Stepping Beyond an Invitation to Learn
“Hey Jen, I think you’ll love this...”
...Or, what I discovered through Human Systems Dynamics Certification
Two years ago, I received a call from a friend. She wanted to let me know about an upcoming course she thought I might be interested in. She knew I was at a place in my conflict resolution practice where I felt stuck. I was observing things in conflict that defied methods, that couldn’t be explained by the models I was using. I was well trained and experienced in mediation, conflict coaching, and facilitating groups in conflict. But I still felt something was missing, and I couldn’t articulate it.
The friend who called me was Lecia Grossman, a Consulting Associate with the Human Systems Dynamics Institute. She has a keen ability to ask the right questions and listen deeply to the needs of others. She helped me realize that it wasn’t new tools or solutions that I was seeking, but rather a new set of questions to ask.
So I did it. I enrolled in a Human Systems Dynamics Professional certification. It started in January 2014, in Texas. When I completed the course five months later, I had a whole new way of looking at my conflict resolution practice – and my life.
The first few days of the certification process were glorious. I was surrounded by 25 brilliant people from around the world. Some were educators, some were senior leaders, some were independent consultants, some were graduate students. All were new to HSD theory, and each brought a fascinating practical perspective on the tools.

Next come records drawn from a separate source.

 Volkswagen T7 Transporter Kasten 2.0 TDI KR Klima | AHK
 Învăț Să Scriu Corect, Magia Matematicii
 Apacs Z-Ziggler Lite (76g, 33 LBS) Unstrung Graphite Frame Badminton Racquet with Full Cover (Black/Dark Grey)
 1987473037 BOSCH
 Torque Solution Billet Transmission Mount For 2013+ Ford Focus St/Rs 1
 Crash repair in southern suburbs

Admittedly, it wasn’t long before I started feeling overwhelmed. There were so many concepts, so many models and methods. I struggled to find how they linked together. I wanted to figure out how complexity theory could be applied in my own conflict resolution practice. But trying to understand the complexity was, well, complex. There was a lot of material. A lot of work to do. And I was still working full-time.

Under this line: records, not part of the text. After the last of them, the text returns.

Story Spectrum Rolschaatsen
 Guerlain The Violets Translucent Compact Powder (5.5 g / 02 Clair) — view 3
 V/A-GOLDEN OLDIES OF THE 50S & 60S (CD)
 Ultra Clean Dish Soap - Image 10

Then it hit me. With complexity the trick is not to work harder, but to work smarter. And HSD had all I needed to do that.
It was on one of my lunchtime walks. It stopped me dead in my tracks. I realized how much I tried to control things that were not in my control. The more complex a situation looked, the more I tried to pin it down and plough a path through it. And it wasn’t working. It was making me tired, inefficient, and it was reducing my potential to influence.
This awareness came out of my work in what HSDI calls “adaptive action experiments.” We had to complete four of these experiments as part of the certification process. An adaptive action experiment asks you to look at a complex challenge you’re facing, and ask three questions: “What?”, “So what?” and “Now what?” In other words, “What is the situation?” “So what does it mean to you?” and “Now what action can you take?”
The most important thing to know about these questions is that they’re not static. Each time you come to a “Now what?”, you have a new set of questions to ask yourself. Asking these questions is both an experiment and an iteration.
In complexity, coming to one conclusion is too static to accurately capture the situation. It’s not something you can park yourself at. What you’re seeking is a series of conclusions, not a single one – meaningful conclusions that allow you to be active in shaping the outcomes that you want, but also provide sufficient open-endedness to capture the complexity of the situation. This is entirely possible because the goal in effect is not to solve, but to influence.
By my third experiment I noticed a pattern: I was driving to a specific conclusion before I had fully explored the complexity of the situation. My conclusions were thus lacking in creativity. As a self-described creative person, this troubled me. But more important, I noticed that my need to control uncertainty was limiting my creative potential.
So the path through complexity is not direct. And neither was my walk that day. I wondered why it took me two months of course work and three adaptive action experiments to figure this out. As a cyclist I had already learned this lesson: pushing harder is not always the right thing to do, and I cannot control the outcome of a race no matter how much I train and plan. I must constantly think about energy and potential, how to best manage it and how to leverage the realities of the situation I am currently facing.
Whether I was doing the course work or bringing my new learning into my conflict resolution practice, I had to learn to shift. The shift was from controlling to creating, from deciding to designing, and from explaining to exploring. I was learning how to influence in the face of complexity.
So rather than control, I learned to influence. Controlling in situations of complexity, whether on a bike or in my practice, was wasted effort. I have to control only what I actually have control over and influence the rest.